熱く激しく、そしてドラマチック。今も語り継がれる1990年代を彩った名勝負を厳選し紹介しよう。 1994年10月8日、あまりに有名な「10.8」決戦で巨人がリーグ優勝を飾る
【一番勝負】伝説の最終戦同率首位決戦
1994.10.8 中日 3–6 巨人(ナゴヤ) 空前絶後の優勝決定シーンだった。130試合制の129試合を終え、巨人と中日がまったく同じ69勝60敗で首位に並ぶ。しかも最後は直接対決だ。前日、巨人・長嶋茂雄監督は「もう社会現象というか、国民的行事になっていますからね」と声を弾ませた。巨人は総力戦を仕掛け、“先発三本柱”と言われた槙原寛己、斎藤雅樹、桑田真澄のリレーで挑んだ。試合はまさに死闘となる。守備中に巨人・落合博満が左足の肉離れ、一塁へのヘッドスライディングの際、中日・立浪和義が左肩脱臼でともに途中離脱。最終的には6対3で巨人の勝利となり、胴上げされた長嶋監督は「竜の背中にまたがり、天に昇るような気持ちです」と語った。この試合の関東での視聴率は48.8%だったという。

課題 A —
本文によると、1994年10月8日の試合の関東での視聴率は何%だったか。
課題 B —
1990年代の名勝負を紹介する本文の続きを、最後の文の後から書け。
データは本文とは別の出典から取ったものだ。

提供データ —

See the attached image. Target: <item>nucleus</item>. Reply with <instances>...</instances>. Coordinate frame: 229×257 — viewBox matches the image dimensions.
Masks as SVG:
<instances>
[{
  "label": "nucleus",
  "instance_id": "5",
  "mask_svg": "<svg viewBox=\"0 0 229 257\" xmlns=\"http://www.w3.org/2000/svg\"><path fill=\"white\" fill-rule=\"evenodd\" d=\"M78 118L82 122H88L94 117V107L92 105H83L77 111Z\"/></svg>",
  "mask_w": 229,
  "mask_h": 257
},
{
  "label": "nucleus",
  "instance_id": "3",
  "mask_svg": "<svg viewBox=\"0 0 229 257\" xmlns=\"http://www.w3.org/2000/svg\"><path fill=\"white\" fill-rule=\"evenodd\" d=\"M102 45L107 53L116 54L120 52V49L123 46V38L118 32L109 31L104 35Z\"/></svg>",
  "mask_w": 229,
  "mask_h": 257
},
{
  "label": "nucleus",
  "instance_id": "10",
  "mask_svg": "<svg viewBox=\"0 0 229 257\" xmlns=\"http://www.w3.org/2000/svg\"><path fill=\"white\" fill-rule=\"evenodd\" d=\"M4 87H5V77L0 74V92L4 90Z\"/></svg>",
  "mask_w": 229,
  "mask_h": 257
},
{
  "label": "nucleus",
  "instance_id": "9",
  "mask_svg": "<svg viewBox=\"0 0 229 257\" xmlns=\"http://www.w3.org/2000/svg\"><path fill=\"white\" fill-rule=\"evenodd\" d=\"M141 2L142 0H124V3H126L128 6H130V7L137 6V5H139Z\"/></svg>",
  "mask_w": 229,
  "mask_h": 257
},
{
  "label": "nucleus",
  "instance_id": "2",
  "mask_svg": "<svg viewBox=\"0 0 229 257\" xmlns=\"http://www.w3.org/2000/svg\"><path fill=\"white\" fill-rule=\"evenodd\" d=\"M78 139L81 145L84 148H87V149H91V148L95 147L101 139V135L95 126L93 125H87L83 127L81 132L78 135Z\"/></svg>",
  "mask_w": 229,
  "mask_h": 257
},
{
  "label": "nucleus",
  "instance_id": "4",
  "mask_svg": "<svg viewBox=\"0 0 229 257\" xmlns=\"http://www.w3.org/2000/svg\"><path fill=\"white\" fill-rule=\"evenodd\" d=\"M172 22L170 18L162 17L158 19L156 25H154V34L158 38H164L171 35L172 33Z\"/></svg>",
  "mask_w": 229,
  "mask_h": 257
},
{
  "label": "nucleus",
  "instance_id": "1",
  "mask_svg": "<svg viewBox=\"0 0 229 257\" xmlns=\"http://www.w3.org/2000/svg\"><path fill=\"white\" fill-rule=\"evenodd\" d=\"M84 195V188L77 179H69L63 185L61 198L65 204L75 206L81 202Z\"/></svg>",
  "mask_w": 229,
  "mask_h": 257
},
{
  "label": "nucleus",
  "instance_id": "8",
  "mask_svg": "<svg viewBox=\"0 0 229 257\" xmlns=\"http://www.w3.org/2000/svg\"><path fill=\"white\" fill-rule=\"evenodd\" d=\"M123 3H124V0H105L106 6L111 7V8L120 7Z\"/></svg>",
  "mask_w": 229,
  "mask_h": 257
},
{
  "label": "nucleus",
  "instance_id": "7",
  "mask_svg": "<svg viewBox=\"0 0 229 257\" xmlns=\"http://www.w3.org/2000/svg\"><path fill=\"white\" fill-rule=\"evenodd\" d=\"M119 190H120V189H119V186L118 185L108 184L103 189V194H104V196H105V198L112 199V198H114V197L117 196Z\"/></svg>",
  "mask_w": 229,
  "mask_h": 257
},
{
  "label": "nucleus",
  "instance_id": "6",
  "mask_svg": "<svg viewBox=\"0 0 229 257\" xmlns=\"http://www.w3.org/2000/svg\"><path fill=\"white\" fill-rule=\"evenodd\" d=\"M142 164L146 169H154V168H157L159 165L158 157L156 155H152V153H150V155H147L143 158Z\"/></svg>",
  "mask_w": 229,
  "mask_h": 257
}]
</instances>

解答 A —
48.8%だった。

解答 B —
【二番勝負】衝撃の小早川3連発
1997.4.4 巨人 3–6 ヤクルト(東京ドーム) この年の開幕戦。前年の覇者・巨人の先発は、ヤクルトに絶対的な強さを誇る斎藤雅樹だった。しかも前年まで開幕戦で4年連続勝利、うち3年連続完封勝利だ。対するヤクルト・野村克也監督の秘策が五番・一塁の小早川毅彦。広島から引退勧告を受けるも現役にこだわり自由契約となってヤクルト入りした男だ。小早川は3打席連続本塁打の離れ業で期待に応え、試合も勝利。いずれも相手バッテリーの思惑を見抜いての読み勝ちの一打であり、同時に「振ったところにボールが来るような感覚でした。ZONE状態に入っていたからだと思います」と小早川は振り返る。ヤクルトはそのまま優勝に突っ走り、斎藤は6勝8敗と不本意なシーズンに終わった。決して135分の1のゲームではなかった。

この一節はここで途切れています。